▸ **SET PROBLEM**
Rewrite the part of the rows that opens with the first row and closes with the line containing "4.42 meters", substituting "wing mirror" for "side mirror" and leaving everything else unchanged.

▸ **TASK INPUT**

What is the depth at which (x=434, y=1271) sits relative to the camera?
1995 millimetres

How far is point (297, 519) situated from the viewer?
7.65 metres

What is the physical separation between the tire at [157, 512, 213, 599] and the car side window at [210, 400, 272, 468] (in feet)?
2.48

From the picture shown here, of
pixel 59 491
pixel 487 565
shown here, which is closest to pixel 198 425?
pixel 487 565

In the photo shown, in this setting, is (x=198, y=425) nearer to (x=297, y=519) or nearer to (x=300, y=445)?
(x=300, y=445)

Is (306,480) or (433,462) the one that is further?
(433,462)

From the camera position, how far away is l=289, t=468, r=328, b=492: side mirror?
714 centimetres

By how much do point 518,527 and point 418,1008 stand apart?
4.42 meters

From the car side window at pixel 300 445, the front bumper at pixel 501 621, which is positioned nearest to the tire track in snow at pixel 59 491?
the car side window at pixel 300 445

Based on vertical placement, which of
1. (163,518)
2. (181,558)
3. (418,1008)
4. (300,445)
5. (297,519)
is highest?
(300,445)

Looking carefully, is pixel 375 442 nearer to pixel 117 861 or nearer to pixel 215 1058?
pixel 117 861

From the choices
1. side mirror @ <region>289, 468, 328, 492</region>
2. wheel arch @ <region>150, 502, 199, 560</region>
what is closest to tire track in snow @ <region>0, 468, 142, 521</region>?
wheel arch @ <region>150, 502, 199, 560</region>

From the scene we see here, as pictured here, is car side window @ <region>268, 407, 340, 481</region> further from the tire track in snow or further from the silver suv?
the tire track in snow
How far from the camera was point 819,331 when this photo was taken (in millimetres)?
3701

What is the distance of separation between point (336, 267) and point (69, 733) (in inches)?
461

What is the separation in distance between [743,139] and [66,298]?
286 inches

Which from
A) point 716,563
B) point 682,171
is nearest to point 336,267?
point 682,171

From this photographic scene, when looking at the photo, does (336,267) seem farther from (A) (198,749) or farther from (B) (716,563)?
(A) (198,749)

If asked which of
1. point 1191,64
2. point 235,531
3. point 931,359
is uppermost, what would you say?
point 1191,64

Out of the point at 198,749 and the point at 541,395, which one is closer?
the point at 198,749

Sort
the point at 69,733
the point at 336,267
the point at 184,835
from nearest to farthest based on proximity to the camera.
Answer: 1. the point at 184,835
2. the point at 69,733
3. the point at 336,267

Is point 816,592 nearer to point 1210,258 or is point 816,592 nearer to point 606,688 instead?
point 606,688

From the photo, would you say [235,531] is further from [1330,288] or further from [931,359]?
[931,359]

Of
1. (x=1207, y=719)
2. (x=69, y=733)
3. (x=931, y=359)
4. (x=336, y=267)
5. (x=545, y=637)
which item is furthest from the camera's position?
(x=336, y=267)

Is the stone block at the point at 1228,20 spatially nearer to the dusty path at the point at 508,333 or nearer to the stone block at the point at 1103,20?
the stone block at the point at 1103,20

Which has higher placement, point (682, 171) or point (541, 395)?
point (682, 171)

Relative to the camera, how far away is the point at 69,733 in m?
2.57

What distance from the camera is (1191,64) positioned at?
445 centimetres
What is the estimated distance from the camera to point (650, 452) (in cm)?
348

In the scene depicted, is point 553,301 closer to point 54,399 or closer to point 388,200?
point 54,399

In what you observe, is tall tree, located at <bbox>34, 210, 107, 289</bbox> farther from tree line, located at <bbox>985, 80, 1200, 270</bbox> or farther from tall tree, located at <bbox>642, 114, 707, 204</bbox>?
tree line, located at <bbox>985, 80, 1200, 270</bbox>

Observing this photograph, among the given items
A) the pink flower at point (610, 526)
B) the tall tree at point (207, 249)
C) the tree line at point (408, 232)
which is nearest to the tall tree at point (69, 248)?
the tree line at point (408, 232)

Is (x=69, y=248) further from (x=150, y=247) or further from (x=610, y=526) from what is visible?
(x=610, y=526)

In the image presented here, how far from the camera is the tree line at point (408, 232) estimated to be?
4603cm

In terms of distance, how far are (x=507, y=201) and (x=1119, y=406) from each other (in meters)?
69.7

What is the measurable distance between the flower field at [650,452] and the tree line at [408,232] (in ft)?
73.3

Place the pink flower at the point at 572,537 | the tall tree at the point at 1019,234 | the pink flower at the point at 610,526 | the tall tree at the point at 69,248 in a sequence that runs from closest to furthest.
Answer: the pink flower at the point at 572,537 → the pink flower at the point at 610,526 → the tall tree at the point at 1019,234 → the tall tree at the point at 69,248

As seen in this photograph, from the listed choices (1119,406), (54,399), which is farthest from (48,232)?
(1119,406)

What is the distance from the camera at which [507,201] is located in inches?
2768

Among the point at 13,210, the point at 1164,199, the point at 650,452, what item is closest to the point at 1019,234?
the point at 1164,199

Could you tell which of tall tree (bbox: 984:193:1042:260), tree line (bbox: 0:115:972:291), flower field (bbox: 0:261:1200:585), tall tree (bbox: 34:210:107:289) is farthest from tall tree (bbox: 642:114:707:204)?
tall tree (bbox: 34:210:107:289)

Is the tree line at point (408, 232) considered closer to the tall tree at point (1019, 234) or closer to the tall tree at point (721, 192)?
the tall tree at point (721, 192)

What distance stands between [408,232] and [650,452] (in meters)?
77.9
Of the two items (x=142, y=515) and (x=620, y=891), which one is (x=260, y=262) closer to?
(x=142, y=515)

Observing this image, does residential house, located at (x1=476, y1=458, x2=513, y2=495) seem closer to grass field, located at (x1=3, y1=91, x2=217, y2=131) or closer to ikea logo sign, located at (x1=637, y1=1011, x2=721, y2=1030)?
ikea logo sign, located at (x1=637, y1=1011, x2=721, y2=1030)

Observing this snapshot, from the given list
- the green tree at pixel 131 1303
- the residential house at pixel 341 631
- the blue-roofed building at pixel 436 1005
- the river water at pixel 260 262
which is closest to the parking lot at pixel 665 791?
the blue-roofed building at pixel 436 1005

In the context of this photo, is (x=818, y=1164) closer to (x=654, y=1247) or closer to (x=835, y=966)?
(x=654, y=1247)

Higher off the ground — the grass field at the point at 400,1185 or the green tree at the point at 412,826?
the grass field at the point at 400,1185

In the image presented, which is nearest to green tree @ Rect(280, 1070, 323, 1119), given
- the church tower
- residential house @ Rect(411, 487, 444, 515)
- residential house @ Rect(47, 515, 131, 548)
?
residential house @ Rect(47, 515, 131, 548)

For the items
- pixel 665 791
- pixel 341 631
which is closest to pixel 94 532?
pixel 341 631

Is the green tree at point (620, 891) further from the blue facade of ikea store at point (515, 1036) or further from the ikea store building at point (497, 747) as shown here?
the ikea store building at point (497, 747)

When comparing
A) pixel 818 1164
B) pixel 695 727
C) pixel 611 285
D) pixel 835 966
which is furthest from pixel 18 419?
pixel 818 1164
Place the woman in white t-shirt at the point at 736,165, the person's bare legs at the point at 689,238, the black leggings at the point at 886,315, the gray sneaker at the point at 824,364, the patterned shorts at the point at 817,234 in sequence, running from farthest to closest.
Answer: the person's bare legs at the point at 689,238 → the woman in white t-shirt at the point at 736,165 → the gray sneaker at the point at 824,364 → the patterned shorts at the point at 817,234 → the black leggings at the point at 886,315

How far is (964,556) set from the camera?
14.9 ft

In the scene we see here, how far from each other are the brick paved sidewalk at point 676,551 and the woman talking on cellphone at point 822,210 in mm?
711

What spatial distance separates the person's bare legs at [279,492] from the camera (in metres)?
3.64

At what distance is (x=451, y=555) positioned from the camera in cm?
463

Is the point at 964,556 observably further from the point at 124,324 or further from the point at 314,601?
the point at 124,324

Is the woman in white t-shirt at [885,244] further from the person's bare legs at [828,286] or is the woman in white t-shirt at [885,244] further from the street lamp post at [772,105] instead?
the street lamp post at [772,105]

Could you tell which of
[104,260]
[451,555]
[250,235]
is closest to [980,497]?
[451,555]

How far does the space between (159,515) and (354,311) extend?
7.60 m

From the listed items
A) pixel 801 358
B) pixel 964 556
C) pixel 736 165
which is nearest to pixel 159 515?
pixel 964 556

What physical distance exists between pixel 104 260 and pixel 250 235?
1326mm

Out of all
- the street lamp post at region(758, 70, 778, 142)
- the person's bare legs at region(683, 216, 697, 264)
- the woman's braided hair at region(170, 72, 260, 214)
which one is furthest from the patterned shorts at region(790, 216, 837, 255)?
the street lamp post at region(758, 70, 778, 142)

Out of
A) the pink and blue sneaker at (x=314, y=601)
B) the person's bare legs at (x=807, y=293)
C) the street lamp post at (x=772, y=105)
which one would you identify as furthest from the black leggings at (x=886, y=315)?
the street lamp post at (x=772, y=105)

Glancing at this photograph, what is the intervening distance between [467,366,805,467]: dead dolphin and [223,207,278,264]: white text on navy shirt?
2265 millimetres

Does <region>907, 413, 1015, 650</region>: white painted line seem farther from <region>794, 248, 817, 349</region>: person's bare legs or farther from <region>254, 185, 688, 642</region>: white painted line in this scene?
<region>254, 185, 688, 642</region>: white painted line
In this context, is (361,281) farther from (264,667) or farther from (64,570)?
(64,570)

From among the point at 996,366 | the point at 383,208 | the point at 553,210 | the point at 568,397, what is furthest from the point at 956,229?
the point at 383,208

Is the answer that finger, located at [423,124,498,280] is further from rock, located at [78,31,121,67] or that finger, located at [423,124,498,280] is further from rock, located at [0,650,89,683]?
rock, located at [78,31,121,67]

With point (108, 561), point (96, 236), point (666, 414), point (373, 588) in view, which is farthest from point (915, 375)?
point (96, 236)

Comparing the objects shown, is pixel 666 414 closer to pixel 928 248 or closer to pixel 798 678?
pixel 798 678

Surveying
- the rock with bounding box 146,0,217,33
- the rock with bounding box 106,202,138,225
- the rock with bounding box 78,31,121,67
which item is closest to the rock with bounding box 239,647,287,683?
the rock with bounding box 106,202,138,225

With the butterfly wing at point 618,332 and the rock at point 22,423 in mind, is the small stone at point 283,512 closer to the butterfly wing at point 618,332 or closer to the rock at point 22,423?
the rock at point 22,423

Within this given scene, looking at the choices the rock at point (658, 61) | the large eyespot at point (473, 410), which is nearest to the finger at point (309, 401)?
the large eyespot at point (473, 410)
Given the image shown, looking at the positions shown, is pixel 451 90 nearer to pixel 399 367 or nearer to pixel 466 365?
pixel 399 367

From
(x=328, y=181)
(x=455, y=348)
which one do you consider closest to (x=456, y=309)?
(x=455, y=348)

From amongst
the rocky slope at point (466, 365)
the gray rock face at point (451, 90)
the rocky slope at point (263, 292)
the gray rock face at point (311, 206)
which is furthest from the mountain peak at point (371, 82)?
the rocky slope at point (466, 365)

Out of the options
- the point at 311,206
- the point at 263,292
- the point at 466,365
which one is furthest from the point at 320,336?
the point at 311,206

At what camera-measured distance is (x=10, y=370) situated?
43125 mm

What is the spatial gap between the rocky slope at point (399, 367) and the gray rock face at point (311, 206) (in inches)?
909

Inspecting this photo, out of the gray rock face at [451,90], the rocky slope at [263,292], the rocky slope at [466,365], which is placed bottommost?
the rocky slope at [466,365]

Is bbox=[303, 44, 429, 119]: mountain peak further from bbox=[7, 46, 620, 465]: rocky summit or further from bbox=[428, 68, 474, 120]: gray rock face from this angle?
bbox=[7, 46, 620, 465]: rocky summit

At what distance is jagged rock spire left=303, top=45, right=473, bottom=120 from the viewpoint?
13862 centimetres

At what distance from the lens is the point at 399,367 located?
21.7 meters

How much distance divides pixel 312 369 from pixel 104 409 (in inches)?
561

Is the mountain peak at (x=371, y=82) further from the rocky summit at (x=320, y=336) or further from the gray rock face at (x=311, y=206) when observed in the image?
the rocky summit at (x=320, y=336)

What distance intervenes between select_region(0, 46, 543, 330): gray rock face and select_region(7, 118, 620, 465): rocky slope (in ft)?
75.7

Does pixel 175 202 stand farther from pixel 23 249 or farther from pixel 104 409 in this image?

▸ **OUTPUT FOR THIS EXERCISE**
What is the depth at which (x=434, y=1271) sits relative to the camera?
1995 millimetres

How far is point (297, 519) situated from the viewer?
7.65 metres

What is the physical separation between the tire at [157, 512, 213, 599] and the car side window at [210, 400, 272, 468] (in feet)?
2.48

From the picture shown here, of
pixel 59 491
pixel 487 565
shown here, which is closest to pixel 198 425?
pixel 487 565

In the photo shown, in this setting, is (x=198, y=425) nearer to (x=297, y=519) or nearer to (x=300, y=445)?
(x=300, y=445)

Is (306,480) or (433,462) the one that is further?
(433,462)

From the camera position, how far away is l=289, t=468, r=328, b=492: wing mirror?
714 centimetres

By how much do point 518,527 and point 418,1008 stand apart?
4.42 meters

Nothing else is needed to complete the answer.